Also critical was the Western Values Project, which said that "Skipwith's nomination is business as usual for an administration that has sought to reward its allies at the expense of public lands and wildlife."
Endorsed by sportsmen's organizations
However, sportsmen's organization the Boone and Crockett Club gave Skipwith a ringing endorsement, calling her the "right choice."
Paul Phillips, co-chairman of the Club's Conservation Policy Committee indicated, "This is a critical appointment because our fish and wildlife are critical natural resources to our nation. This might be stating the obvious, but the challenges facing our fish and wildlife require a deeper dive than what just lies on the surface. Skipwith has proven she has the knowledge, experience, and energy to not just maintain, but enhance these resources for all Americans."

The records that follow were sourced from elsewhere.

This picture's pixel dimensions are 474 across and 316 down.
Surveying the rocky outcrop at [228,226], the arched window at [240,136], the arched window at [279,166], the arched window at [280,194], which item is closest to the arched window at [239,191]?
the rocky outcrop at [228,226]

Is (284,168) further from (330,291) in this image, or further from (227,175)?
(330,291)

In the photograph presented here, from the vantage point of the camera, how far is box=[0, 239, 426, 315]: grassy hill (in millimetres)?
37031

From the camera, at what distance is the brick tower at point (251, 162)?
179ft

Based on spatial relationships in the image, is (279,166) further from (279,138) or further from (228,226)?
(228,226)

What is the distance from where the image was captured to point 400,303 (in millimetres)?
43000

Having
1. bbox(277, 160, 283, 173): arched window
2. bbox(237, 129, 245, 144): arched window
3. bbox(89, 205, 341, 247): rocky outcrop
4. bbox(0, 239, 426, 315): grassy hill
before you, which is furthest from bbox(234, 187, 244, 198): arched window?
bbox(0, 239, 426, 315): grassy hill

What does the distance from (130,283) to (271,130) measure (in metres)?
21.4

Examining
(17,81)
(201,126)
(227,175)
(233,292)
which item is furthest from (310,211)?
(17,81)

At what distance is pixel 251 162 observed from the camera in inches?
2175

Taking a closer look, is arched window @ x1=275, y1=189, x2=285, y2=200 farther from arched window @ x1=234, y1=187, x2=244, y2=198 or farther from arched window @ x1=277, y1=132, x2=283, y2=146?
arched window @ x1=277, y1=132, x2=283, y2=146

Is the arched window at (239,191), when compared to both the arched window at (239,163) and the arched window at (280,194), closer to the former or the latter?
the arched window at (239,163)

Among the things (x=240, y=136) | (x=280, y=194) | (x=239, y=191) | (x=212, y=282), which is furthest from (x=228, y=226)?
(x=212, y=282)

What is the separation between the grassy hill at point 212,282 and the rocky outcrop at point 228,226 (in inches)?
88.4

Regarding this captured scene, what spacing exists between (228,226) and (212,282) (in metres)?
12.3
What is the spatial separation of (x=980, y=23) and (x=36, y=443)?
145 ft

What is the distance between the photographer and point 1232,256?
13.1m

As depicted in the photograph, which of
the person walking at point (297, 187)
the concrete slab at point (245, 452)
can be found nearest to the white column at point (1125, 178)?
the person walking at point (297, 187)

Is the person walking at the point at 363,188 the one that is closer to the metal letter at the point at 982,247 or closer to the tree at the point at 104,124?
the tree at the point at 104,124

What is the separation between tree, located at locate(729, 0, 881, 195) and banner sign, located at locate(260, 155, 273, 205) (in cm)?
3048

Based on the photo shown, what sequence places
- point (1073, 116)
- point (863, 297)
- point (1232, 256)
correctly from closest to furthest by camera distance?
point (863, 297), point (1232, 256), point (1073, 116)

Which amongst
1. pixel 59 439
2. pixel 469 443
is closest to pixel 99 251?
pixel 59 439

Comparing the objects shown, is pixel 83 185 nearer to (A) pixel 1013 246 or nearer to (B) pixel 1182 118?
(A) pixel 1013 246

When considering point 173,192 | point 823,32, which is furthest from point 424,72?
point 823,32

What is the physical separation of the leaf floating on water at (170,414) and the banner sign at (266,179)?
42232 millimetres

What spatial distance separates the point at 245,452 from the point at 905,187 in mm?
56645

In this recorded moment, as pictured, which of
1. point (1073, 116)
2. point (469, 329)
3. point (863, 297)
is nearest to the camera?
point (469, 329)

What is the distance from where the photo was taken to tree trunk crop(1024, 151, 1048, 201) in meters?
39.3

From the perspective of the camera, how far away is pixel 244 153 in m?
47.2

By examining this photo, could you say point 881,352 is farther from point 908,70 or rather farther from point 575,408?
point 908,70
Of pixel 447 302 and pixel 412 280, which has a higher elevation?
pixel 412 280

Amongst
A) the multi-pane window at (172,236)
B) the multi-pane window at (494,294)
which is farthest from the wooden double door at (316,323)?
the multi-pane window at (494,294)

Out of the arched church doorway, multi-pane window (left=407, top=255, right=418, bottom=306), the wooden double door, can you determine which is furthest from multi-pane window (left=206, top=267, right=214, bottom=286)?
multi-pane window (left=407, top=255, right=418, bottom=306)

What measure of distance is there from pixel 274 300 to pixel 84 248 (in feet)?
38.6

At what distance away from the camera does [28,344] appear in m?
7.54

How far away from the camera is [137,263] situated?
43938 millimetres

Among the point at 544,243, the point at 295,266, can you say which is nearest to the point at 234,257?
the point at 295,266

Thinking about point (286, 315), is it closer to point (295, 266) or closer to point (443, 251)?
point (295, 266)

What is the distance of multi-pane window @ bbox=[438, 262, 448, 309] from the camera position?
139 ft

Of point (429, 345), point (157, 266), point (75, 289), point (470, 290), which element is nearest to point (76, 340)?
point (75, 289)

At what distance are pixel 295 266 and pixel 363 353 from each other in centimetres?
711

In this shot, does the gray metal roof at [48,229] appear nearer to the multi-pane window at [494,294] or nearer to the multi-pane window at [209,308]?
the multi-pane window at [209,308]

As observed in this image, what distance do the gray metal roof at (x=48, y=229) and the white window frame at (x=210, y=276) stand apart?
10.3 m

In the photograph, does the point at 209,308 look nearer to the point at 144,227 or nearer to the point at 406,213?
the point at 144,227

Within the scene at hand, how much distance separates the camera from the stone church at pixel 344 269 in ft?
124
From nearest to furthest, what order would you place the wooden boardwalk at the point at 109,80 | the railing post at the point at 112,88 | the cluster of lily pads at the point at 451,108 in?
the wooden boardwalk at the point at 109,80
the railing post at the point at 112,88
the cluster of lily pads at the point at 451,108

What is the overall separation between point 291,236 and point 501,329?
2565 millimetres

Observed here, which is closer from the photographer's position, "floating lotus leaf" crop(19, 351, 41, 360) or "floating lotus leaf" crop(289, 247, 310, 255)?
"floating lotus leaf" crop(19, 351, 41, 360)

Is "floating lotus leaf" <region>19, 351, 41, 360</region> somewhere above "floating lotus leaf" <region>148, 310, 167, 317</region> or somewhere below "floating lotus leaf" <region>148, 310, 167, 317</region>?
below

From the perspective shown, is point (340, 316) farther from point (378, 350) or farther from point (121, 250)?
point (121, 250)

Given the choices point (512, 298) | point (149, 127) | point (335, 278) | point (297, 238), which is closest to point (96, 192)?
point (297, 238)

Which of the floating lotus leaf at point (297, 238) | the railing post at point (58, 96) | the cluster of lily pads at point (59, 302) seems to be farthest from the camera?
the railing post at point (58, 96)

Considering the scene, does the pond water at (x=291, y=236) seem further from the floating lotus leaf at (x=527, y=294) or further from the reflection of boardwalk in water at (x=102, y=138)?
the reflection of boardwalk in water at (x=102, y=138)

For her part, Skipwith declared,
"I am deeply honored that President Trump has considered me for the role of Director of the Fish and Wildlife Service. During the past 18 months as Deputy Assistant Secretary, I have had the distinction to work with dedicated people of the Service to ensure the implementation of this Administration's and Secretary Zinke's policies to protect our species, increase public access, and ensure science is at forefront of our decisions. If confirmed, I look forward to the opportunity to lead the Service in achieving a conservation legacy second only to President Teddy Roosevelt."
"I have had the privilege of working with Ms. Skipwith in her current capacity at the Department of the Interior," said James L. Cummins, also a co-chairman of the Boone and Crockett Club's Conservation Policy Committee. "The nation is fortunate to be the beneficiary of her service."